Наряду с богами, но еще чаще, Тацит упоминает о влиянии на события рока или судьбы (fatum), счастья (fortuna) и случая (fors и casus). Различие между этими понятиями недостаточно ясно. "Поневоле приходишь в сомнение, от чего зависит расположение государей к одним и нерасположение к другим - от судьбы ли и жребия рождения, как и все остальное, или тут имеет некоторое значение и наше благоразумие" ("Летопись", IV, 20). Здесь судьба, рок (latum) и жребий не разнятся между собою. В другом случае счастье (fortuna) играет роль судьбы: Нерон называет дарами счастья (fortunae munera) красоту Поппен и рождение ею божественного ребенка (там же, XVI, 6).
Всего яснее высказывает Тацит свое отношение к религии в следующем месте: "Я не могу решить, идут ли человеческие дела по закону судьбы и необходимости, или они подчинены случаю. Мудрейшие из древних лиц последователи их учения расходятся во мнениях. У многих [= эпикурейцев] укоренилось мнение, что ни начало, ни конец, ни вообще люди не составляют предмета заботы для богов и что потому чаще всего несчастия постигают хороших людей, а дурные благоденствуют. Другие [= стоики], напротив, полагают, что события повинуются судьбе, однако не в силу движения звезд, а в силу основных начал и связи естественных причин, и все-таки они [= стоики] оставляют нам выбор жизни, и, как только сделаешь этот выбор, за ним следует определенный ряд неизбежных событий; они говорят, что зло или добро есть не то, что таким считает толпа, что многие, по-видимому, постигнутые бедствиями, счастливы, а очень многие, несмотря на большие богатства, в высшей степени несчастны, если первые переносят тяжелую судьбу с твердостью, а последние неразумно пользуются счастьем. Впрочем, большая часть людей не покидает веры, что при самом зарождении человека ему назначается будущее, но думает, что кое-что происходит иначе, чем предсказано, вследствие лжи лиц, говорящих то, что они не знают: таким образом, говорят они, подрывается вера в науку [= астрологию], ясные доказательства которой дало и древнее время и наше. Действительно, сыном того же Тразилла была предсказана императорская власть Нерону" ("Летопись", VI, 22). Из этой цитаты видно, что у Тацита не было ясного представления о роли судьбы в человеческих делах; он только приводит мнения эпикурейцев и стоиков по этому вопросу.
Равным образом, Тацит не высказывает определенно своего мнения о бессмертии души. Главное место, касающееся этого верования, представляет последняя (46) глава "Агриколы". "Если для душ благочестивых людей уделено какое-нибудь место, - если, как думают философы, великие души не исчезают вместе с телом, то покойся в мире" и т. д. И здесь о бессмертии души Тацит говорит лишь условно, и тоже со ссылкой на мнения философов.

──────

Перепишите, пожалуйста, дословно из текста о Таците всё от слов «Наряду с богами, но» и до слов «же, XVI, 6).» включительно.

──────

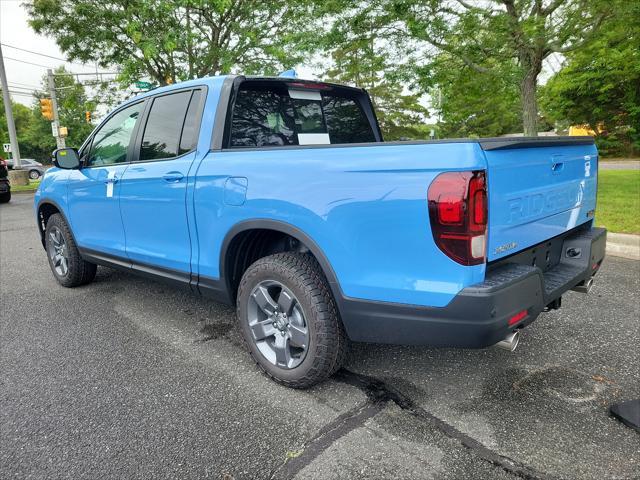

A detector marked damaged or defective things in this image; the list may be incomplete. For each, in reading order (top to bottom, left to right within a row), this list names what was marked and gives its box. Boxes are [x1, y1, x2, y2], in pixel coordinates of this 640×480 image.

patched pavement [1, 193, 640, 478]
crack in asphalt [272, 370, 556, 480]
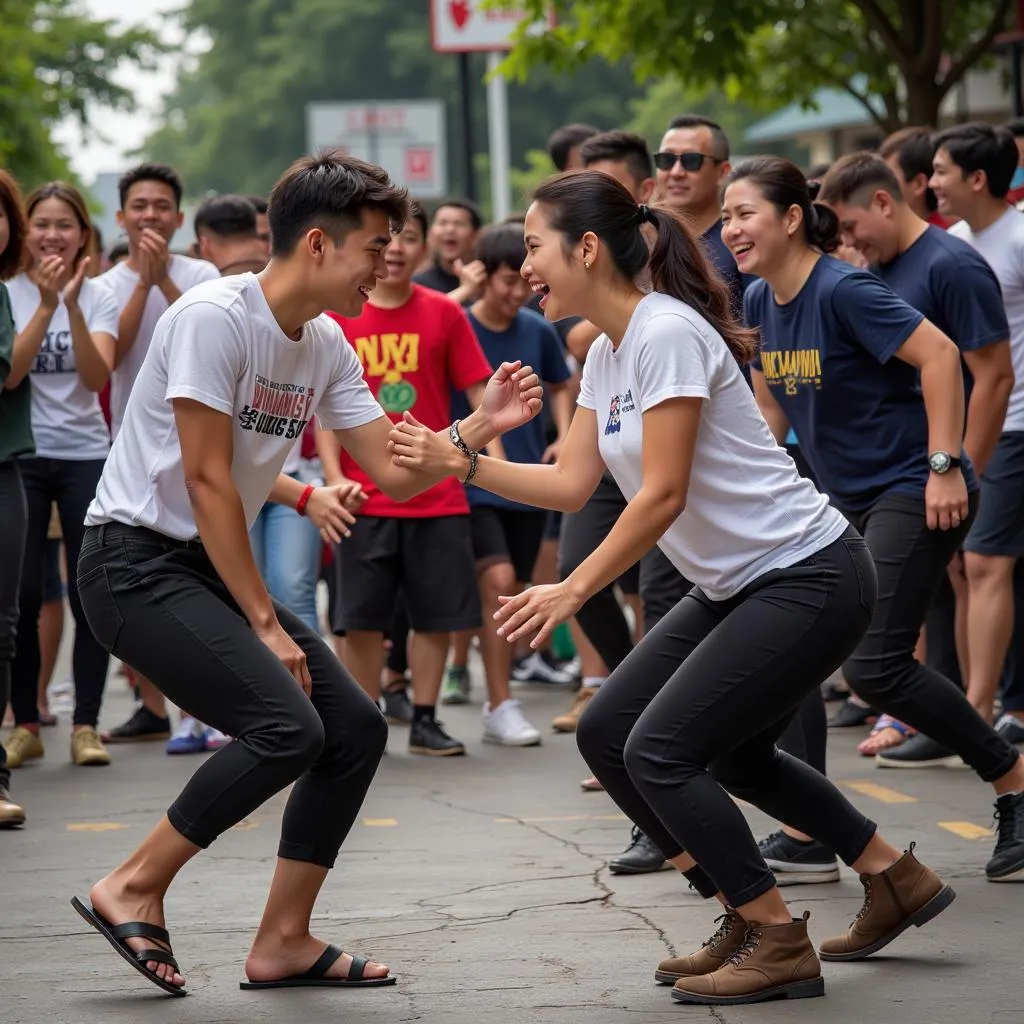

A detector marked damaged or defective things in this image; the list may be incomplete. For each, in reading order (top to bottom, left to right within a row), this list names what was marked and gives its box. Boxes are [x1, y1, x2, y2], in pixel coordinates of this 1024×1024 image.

cracked pavement [2, 667, 1024, 1019]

──────

ОТВЕТ К ЗАДАНИЮ:
Наряду с богами, но еще чаще, Тацит упоминает о влиянии на события рока или судьбы (fatum), счастья (fortuna) и случая (fors и casus). Различие между этими понятиями недостаточно ясно. "Поневоле приходишь в сомнение, от чего зависит расположение государей к одним и нерасположение к другим - от судьбы ли и жребия рождения, как и все остальное, или тут имеет некоторое значение и наше благоразумие" ("Летопись", IV, 20). Здесь судьба, рок (latum) и жребий не разнятся между собою. В другом случае счастье (fortuna) играет роль судьбы: Нерон называет дарами счастья (fortunae munera) красоту Поппен и рождение ею божественного ребенка (там же, XVI, 6).